• Page extract
An unnamed New Jersey restaurant chain has been linked to an outbreak of six E. coli illnesses, according to numerous news reports.
The New Jersey Department of Health (DOH) confirmed that it is investigating the outbreak. The unnamed New Jersey restaurant chain has locations in three counties: Somerset, Hunterdon and Warren.
DOH spokesperson Donna Leusner said the department will submit the results of its investigation to the Centers for Disease Control and Prevention (CDC) for confirmation. She said the process could take longer than a week.
New Jersey restaurant chain
might be outbreak source
New Jersey residents who have dined out recently and then developed symptoms of E. coli food poisoning (see below) should seek medical attention. Food contaminated with E. coli often does not look or smell rotten, but it still can cause illness.
“It is still very early on in the investigation and it can be very difficult to determine where someone got sick, or pinpoint the source,” Leusner told Patch.com.
“The source or food product cannot be determined until state lab tests are done to tell if they match the various cases of illness and confirm testing with the CDC.”
New Jersey restaurant chain:
E. coli facts and figures
One of the most common causes of foodborne illness year in and year out is E. coli bacteria (Escherichia coli). E. coli are normally found in the intestines of mammals.
Most strains of E. coli are benign. However, some strains of E. coli can cause serious illness, primarily by the consumption of contaminated food.
Anyone can become infected, but people with the highest risk of becoming severely ill include the very young and the very old, as well as people with compromised immune systems.
Symptoms of an E. coli illness are similar to those produced by other foodborne pathogens:
- nausea and vomiting
- severe abdominal cramping
- diarrhea, which can be bloody
- fever and fatigue
- loss of appetite
- decreased urination.
Symptoms usually last from five to 10 days. Most people recover without treatment. Complications can arise, however, and produce severe consequences.

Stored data
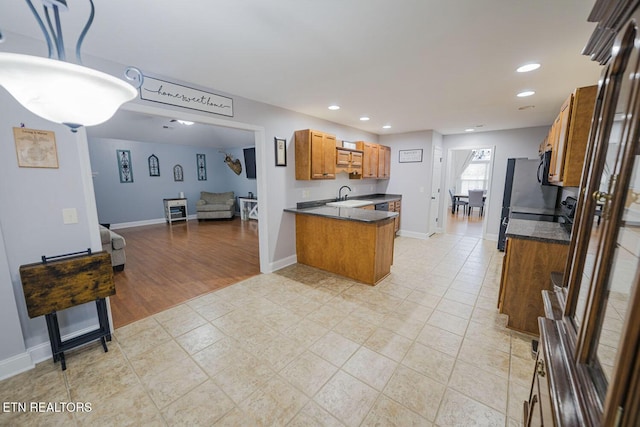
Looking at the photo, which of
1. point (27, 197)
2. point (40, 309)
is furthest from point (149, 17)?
point (40, 309)

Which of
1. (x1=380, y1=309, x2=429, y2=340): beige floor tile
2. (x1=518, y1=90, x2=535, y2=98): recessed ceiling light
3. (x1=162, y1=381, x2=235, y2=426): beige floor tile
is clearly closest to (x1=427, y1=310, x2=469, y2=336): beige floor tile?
(x1=380, y1=309, x2=429, y2=340): beige floor tile

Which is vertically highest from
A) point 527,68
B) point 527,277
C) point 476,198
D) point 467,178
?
point 527,68

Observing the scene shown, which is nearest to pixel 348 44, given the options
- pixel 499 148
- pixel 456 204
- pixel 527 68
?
pixel 527 68

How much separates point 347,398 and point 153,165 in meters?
8.33

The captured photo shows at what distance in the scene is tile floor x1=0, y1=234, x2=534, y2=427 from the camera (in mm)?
1563

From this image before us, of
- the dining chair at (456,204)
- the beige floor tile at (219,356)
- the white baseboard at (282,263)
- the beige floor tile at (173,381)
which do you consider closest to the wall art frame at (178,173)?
the white baseboard at (282,263)

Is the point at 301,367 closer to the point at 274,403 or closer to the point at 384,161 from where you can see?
the point at 274,403

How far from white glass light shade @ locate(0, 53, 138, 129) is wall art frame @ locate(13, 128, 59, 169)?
152cm

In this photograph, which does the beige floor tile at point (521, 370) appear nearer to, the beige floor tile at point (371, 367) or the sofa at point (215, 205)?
the beige floor tile at point (371, 367)

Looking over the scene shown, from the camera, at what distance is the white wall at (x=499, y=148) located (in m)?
5.02

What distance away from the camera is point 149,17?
5.28 ft

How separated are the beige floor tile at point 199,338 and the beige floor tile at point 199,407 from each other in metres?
0.46

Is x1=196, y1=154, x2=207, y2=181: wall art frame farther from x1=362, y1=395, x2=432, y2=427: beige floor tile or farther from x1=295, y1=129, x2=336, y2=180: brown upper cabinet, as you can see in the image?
x1=362, y1=395, x2=432, y2=427: beige floor tile

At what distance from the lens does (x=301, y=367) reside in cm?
193
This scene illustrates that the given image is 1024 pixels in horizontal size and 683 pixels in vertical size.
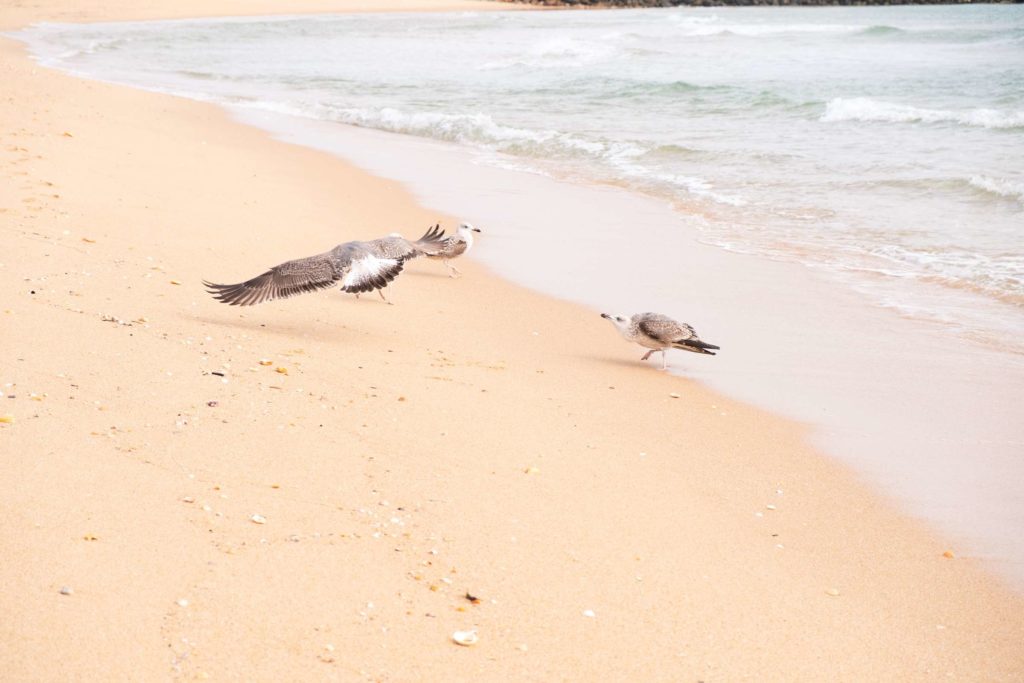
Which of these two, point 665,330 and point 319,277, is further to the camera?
point 319,277

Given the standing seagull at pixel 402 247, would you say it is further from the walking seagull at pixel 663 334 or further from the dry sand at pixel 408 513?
the walking seagull at pixel 663 334

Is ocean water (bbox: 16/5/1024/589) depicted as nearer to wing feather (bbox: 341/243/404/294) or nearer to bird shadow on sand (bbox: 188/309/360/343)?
wing feather (bbox: 341/243/404/294)

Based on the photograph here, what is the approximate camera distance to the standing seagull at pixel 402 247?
22.8ft

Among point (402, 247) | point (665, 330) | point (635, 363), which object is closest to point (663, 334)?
point (665, 330)

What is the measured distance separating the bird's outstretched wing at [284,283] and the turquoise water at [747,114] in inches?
162

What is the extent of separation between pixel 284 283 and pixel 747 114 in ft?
45.8

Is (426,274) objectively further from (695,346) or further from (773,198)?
(773,198)

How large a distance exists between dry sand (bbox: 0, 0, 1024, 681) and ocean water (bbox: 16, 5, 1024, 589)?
497 mm

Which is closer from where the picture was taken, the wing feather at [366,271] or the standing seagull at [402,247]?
the wing feather at [366,271]

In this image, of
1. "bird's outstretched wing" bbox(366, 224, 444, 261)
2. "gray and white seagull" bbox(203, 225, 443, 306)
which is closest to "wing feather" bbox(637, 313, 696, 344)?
"gray and white seagull" bbox(203, 225, 443, 306)

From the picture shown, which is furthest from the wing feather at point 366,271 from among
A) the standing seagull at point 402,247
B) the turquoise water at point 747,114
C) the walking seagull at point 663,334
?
the turquoise water at point 747,114

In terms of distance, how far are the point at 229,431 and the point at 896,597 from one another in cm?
280

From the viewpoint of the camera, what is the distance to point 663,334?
6367 mm

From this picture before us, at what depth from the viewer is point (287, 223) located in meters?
9.36
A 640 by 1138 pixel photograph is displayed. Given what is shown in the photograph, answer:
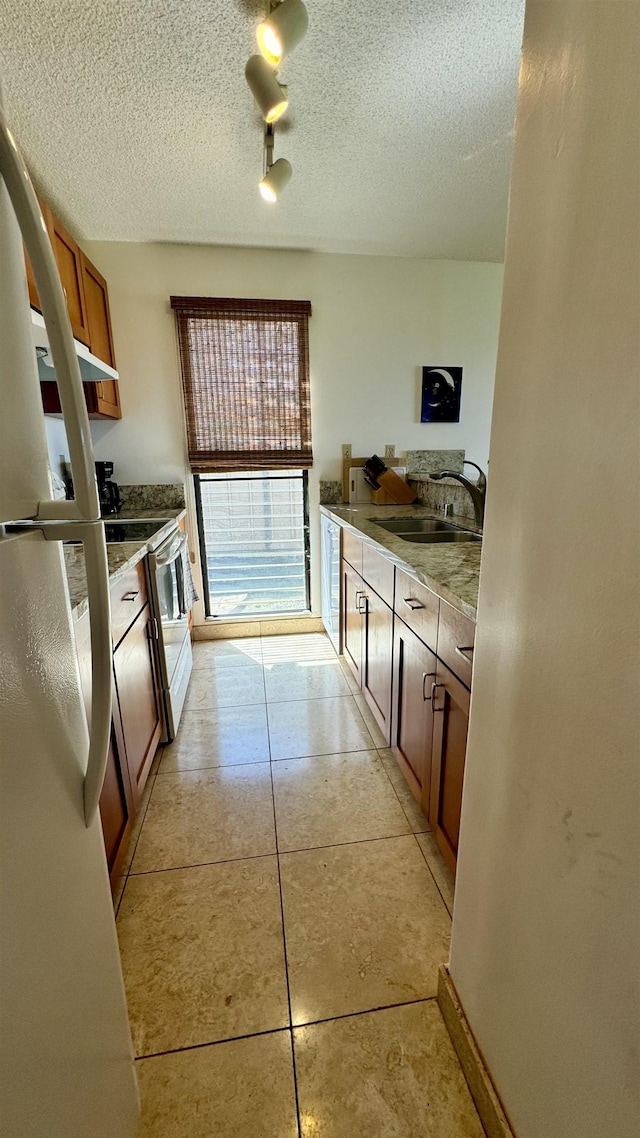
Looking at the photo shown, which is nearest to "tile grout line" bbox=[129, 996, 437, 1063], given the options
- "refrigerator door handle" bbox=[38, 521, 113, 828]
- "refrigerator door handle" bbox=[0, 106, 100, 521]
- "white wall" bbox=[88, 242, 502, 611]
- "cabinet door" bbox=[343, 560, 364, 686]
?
"refrigerator door handle" bbox=[38, 521, 113, 828]

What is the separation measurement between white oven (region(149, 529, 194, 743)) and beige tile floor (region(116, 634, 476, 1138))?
0.71 feet

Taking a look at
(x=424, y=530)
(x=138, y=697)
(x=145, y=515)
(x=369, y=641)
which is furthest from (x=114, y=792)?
(x=424, y=530)

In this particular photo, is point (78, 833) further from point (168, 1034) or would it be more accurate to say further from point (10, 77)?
point (10, 77)

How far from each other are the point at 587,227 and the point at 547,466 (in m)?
0.27

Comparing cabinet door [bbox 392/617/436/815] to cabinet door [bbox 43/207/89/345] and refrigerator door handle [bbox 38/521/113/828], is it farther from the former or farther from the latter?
cabinet door [bbox 43/207/89/345]

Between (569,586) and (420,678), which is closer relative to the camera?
(569,586)

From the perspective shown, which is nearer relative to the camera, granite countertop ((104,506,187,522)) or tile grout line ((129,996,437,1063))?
tile grout line ((129,996,437,1063))

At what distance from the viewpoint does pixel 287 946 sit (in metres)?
1.22

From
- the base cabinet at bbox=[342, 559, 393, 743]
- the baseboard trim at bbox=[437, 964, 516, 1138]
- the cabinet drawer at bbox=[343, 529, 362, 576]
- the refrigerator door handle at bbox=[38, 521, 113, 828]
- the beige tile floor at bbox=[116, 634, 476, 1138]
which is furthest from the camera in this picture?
the cabinet drawer at bbox=[343, 529, 362, 576]

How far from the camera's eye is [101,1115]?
68 cm

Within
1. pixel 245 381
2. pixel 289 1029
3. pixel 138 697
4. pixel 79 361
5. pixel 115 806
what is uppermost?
pixel 245 381

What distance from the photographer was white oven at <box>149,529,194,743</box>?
200 centimetres

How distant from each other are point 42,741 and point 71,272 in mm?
2538

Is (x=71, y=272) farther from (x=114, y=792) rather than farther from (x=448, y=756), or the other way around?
(x=448, y=756)
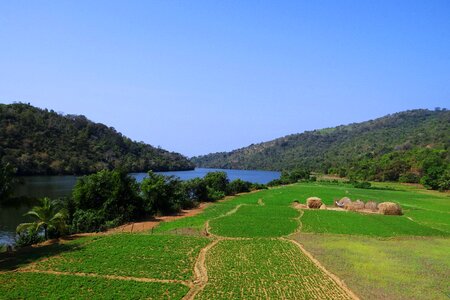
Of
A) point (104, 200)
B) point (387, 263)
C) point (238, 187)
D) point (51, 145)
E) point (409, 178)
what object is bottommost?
point (387, 263)

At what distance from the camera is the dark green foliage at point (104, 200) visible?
4350 cm

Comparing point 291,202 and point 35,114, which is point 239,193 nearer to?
point 291,202

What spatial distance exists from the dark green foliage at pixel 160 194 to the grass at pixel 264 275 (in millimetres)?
24909

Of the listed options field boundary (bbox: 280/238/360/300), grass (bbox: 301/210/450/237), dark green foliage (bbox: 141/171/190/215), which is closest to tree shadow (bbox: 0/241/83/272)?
field boundary (bbox: 280/238/360/300)

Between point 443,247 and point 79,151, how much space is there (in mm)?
146570

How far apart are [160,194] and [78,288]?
35165mm

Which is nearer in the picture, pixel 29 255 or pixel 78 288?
pixel 78 288

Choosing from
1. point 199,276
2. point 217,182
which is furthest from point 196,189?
point 199,276

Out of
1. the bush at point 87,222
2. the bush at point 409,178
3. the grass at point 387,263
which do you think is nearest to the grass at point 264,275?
the grass at point 387,263

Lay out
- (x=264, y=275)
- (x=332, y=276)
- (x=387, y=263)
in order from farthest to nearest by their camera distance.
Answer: (x=387, y=263), (x=332, y=276), (x=264, y=275)

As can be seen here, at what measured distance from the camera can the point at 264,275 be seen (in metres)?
23.7

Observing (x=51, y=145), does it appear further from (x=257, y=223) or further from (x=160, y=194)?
(x=257, y=223)

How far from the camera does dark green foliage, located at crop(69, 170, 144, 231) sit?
143 feet

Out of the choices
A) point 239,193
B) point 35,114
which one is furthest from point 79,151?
point 239,193
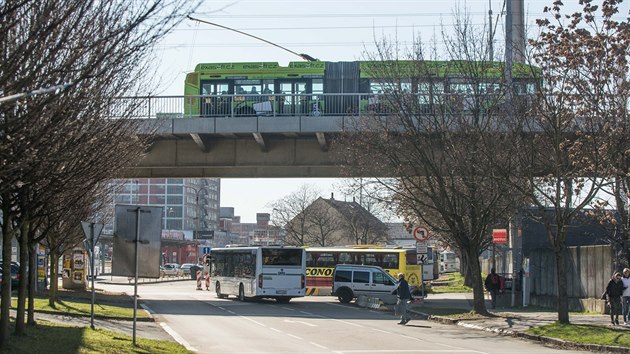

• Action item
Pick up the E. coli outbreak article right after its last sentence and keep writing it. This material comes from a different source than the E. coli outbreak article.

• Answer section
E. coli complications: HUS
As much as 10 percent of those infected with an E. coli illness develop hemolytic uremic syndrome (HUS), which can be life-threatening. The overwhelming majority of HUS cases involve children under the age of 5, and the disease is the leading cause of acute kidney failure (renal failure) for that age group.
HUS typically develops after a long bout with diarrhea. HUS damages red blood cells, and that can clog the kidney’s filtering system. If kidney failure results, a kidney transplant might be required.
HUS is fatal in 2 percent to 7 percent of cases, and those usually involve children. HUS victims who survive can suffer long-term consequences, including hypertension or impaired kidney function.
E. coli complications: TTP
Another complication of E. coli illness is a variation of HUS called thrombotic thrombocytopenic purpura (TTP). This complication usually occurs in the elderly.
Elderly people develop more clotting problems, which can result in bruising. The clots can limit or block the flow of oxygen-rich blood to the body’s organs, such as the brain, kidneys, and heart. This can produce a higher fever and neurologic changes, in addition to kidney damage. Other serious health problems also can develop.
Until the 1980s, TTP was considered a fatal disease. Treatment with plasma exchange and infusion techniques, however, has reduced the mortality rate to about 10 percent.